Records for the exercise:
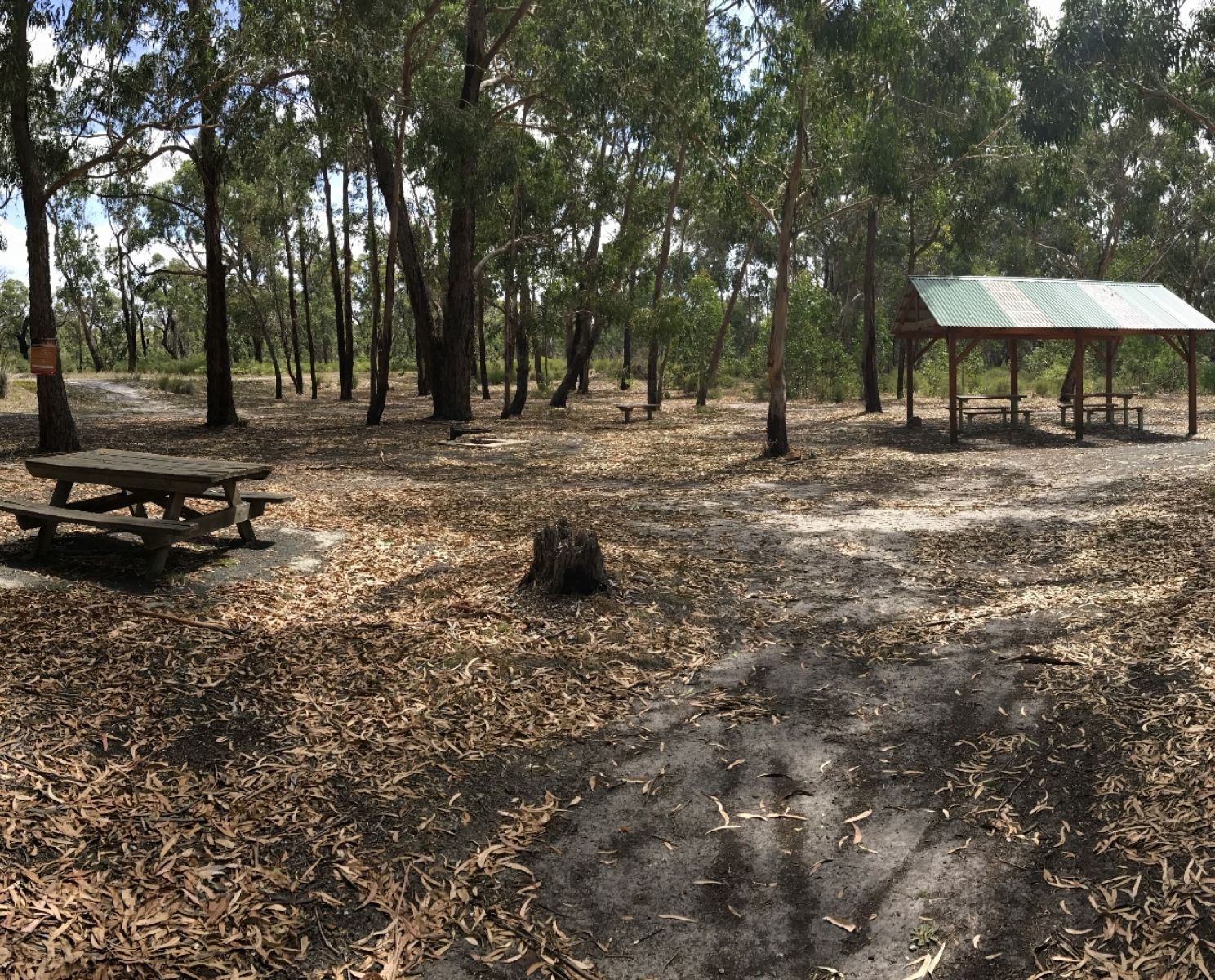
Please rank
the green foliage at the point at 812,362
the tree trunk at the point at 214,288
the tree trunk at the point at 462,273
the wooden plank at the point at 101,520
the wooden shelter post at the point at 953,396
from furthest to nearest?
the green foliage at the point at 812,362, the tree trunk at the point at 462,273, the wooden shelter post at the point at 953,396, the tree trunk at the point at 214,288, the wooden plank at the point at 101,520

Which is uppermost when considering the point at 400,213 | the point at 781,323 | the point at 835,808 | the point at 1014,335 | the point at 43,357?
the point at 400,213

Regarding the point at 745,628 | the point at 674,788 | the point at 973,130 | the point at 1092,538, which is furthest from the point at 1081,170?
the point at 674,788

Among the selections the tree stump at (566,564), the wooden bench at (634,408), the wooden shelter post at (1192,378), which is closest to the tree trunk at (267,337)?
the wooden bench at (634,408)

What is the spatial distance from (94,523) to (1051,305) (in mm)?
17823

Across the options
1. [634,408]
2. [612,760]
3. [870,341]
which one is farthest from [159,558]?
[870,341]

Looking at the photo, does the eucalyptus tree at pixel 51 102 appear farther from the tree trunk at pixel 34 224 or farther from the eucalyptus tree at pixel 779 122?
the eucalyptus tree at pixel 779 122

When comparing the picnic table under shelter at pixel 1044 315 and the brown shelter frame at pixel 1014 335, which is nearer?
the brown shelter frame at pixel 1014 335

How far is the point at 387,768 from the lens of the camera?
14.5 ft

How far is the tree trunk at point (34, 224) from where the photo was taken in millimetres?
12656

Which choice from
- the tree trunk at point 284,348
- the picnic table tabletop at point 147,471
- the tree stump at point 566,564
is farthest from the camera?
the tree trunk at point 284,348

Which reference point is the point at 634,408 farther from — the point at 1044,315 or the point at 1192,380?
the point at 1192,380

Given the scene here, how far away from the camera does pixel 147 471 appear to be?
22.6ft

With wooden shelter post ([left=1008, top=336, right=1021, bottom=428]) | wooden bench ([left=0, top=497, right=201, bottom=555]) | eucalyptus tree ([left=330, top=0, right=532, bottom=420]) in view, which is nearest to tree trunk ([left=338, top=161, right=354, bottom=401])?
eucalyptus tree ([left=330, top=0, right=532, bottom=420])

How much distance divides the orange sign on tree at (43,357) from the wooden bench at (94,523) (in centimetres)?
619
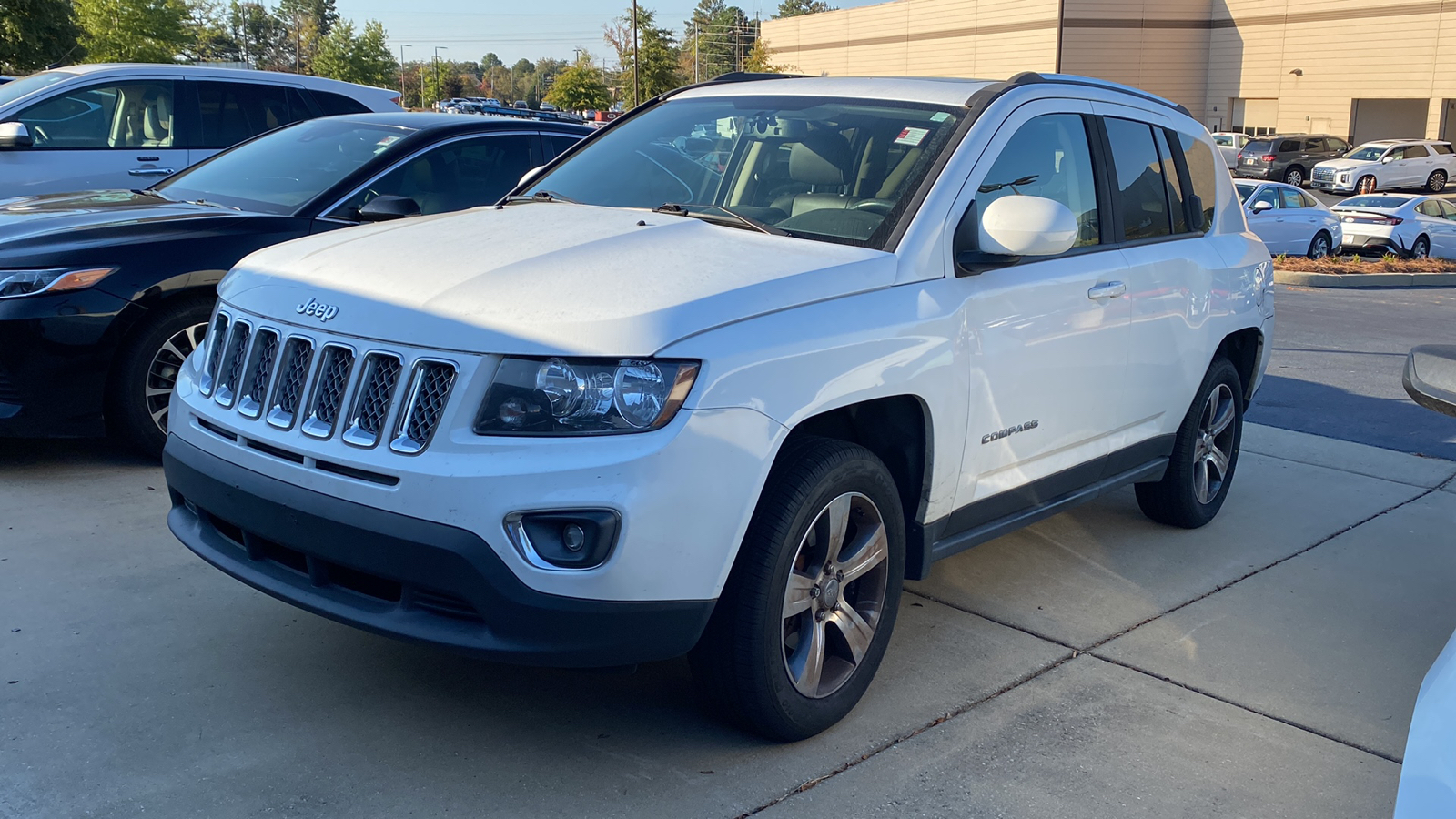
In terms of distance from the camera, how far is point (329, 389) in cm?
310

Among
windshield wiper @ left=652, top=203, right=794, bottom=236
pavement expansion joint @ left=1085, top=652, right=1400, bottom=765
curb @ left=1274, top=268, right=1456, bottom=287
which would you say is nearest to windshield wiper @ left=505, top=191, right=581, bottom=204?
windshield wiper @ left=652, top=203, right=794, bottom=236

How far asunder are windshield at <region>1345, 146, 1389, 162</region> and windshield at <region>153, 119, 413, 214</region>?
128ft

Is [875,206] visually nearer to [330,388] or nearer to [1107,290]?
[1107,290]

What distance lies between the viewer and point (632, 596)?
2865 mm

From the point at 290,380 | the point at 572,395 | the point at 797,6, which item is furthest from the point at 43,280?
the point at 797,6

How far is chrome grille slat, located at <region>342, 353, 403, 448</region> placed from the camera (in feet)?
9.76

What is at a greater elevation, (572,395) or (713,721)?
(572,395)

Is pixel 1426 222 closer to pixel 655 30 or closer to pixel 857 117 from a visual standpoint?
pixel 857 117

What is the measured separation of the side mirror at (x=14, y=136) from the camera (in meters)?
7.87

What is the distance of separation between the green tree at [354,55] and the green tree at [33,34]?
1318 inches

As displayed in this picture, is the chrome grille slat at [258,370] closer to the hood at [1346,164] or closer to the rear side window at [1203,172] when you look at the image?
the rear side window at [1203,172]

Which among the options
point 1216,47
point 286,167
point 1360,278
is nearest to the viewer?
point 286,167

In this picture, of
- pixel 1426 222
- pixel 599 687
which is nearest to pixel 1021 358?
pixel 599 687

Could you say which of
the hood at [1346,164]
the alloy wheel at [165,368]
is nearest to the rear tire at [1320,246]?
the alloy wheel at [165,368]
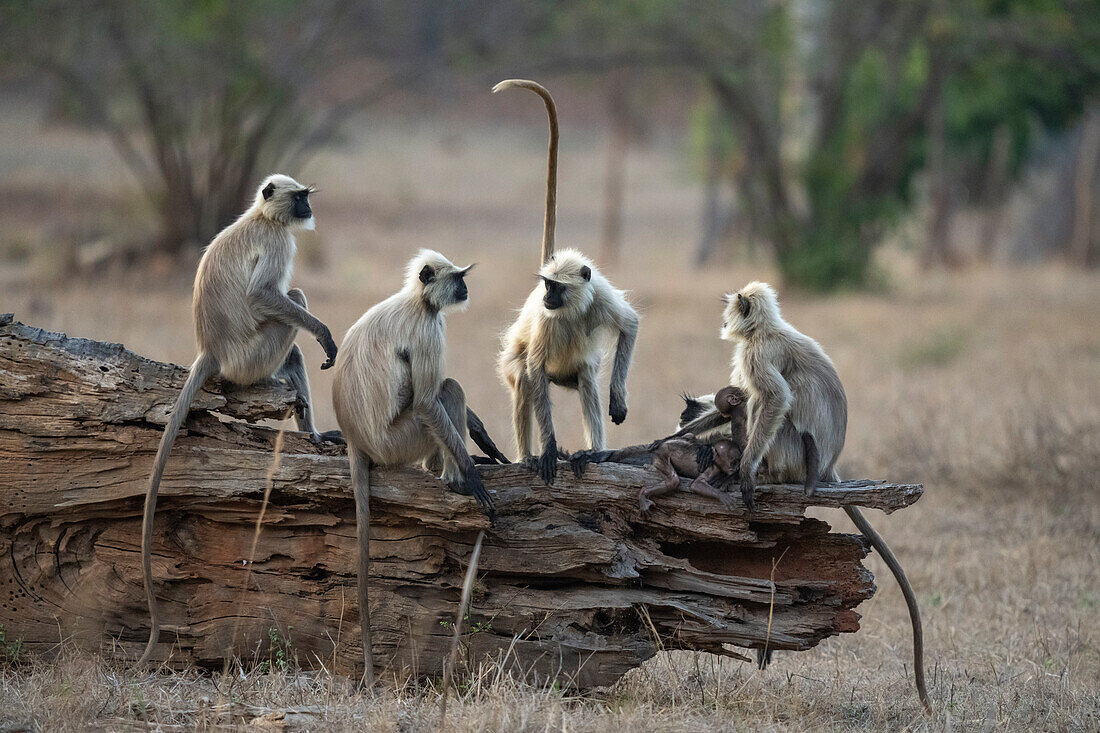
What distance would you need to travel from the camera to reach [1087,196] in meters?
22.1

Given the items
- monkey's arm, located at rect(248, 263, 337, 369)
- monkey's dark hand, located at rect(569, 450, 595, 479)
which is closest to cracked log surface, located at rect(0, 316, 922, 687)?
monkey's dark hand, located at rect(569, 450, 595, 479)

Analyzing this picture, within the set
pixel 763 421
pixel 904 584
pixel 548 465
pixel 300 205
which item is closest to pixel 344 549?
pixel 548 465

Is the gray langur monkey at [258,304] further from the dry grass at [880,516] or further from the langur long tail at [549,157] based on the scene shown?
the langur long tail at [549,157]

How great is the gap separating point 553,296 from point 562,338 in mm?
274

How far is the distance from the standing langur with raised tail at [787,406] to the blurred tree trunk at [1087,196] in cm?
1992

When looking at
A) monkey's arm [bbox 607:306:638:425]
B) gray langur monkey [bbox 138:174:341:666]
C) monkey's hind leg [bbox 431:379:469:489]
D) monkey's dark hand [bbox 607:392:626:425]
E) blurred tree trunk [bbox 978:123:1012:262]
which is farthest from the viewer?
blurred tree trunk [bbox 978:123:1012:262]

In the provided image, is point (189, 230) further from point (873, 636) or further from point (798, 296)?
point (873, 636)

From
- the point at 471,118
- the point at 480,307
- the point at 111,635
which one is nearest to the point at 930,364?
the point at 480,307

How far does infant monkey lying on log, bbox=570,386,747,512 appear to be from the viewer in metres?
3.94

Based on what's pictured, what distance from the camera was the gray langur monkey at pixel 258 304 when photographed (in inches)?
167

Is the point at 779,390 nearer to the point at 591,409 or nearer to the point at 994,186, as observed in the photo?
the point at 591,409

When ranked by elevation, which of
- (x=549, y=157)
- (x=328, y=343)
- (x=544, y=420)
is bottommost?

Exercise: Copy out the material above, word for word, from the line containing "Is the point at 779,390" through the last line of the material, both included.

Answer for this exercise:
Is the point at 779,390 nearer to the point at 591,409 or nearer to the point at 994,186, as observed in the photo?
the point at 591,409

When ranked by elevation, which of
- (x=549, y=157)
- (x=328, y=343)
- (x=544, y=420)
is bottommost?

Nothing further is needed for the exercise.